> _Records shown_
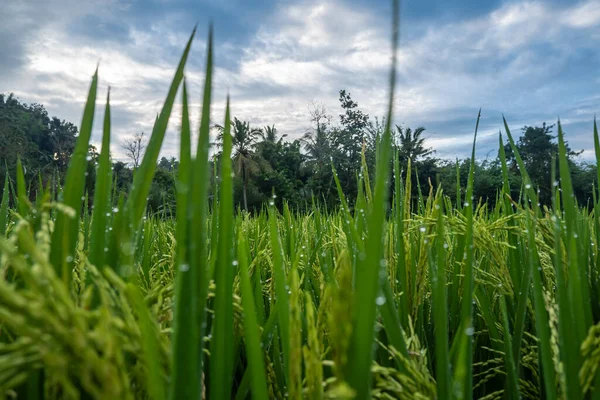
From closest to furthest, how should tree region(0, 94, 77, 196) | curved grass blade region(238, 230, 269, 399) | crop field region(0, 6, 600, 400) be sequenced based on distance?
crop field region(0, 6, 600, 400)
curved grass blade region(238, 230, 269, 399)
tree region(0, 94, 77, 196)

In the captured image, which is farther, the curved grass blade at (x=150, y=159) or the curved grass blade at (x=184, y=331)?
the curved grass blade at (x=150, y=159)

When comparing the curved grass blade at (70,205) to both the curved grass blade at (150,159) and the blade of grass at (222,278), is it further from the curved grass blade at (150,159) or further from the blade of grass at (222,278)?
the blade of grass at (222,278)

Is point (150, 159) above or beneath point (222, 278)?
above

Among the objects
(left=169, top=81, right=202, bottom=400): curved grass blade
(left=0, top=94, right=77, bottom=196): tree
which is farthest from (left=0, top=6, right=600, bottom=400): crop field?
(left=0, top=94, right=77, bottom=196): tree

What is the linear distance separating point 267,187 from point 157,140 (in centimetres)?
4733

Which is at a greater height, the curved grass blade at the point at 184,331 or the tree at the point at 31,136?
the tree at the point at 31,136

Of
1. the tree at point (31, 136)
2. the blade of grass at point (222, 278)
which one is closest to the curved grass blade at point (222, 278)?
the blade of grass at point (222, 278)

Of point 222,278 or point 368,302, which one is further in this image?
point 222,278

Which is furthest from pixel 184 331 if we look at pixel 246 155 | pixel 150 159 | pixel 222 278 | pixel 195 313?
pixel 246 155

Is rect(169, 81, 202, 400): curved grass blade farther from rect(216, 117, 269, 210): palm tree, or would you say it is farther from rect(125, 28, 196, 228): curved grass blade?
rect(216, 117, 269, 210): palm tree

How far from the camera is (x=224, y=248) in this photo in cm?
51

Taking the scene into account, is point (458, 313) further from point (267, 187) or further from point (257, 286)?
point (267, 187)

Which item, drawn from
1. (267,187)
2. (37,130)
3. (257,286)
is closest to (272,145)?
(267,187)

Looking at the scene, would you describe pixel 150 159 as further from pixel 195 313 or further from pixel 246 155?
pixel 246 155
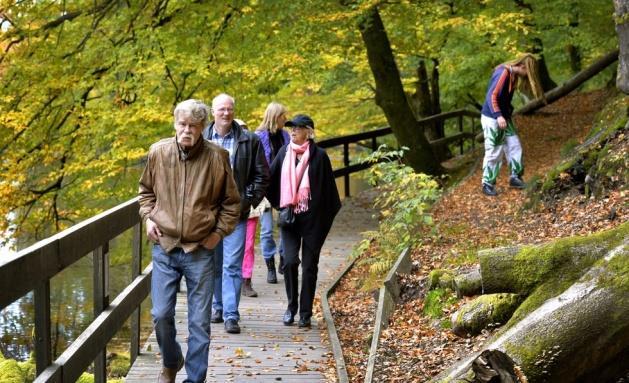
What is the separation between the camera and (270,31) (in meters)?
14.4

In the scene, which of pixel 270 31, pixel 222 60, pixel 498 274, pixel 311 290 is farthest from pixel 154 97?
pixel 498 274

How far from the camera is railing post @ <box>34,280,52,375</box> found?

> _What the exercise asks_
List every line in the items above that contains the string "point". Case counts.

> _The response_
Is point (150, 159) above or beneath point (222, 278)?
What is the linear distance separating point 267,187 from point 157,140 (in centimetres)?
Which is at a greater height, the curved grass blade at the point at 184,331 or the tree at the point at 31,136?
the tree at the point at 31,136
1. the tree at point (31, 136)
2. the blade of grass at point (222, 278)
which one is closest to the curved grass blade at point (222, 278)?
the blade of grass at point (222, 278)
Of point 222,278 or point 368,302, which one is further in this image?
point 222,278
Taking the scene into account, is point (458, 313) further from point (267, 187) or further from point (257, 286)?
point (267, 187)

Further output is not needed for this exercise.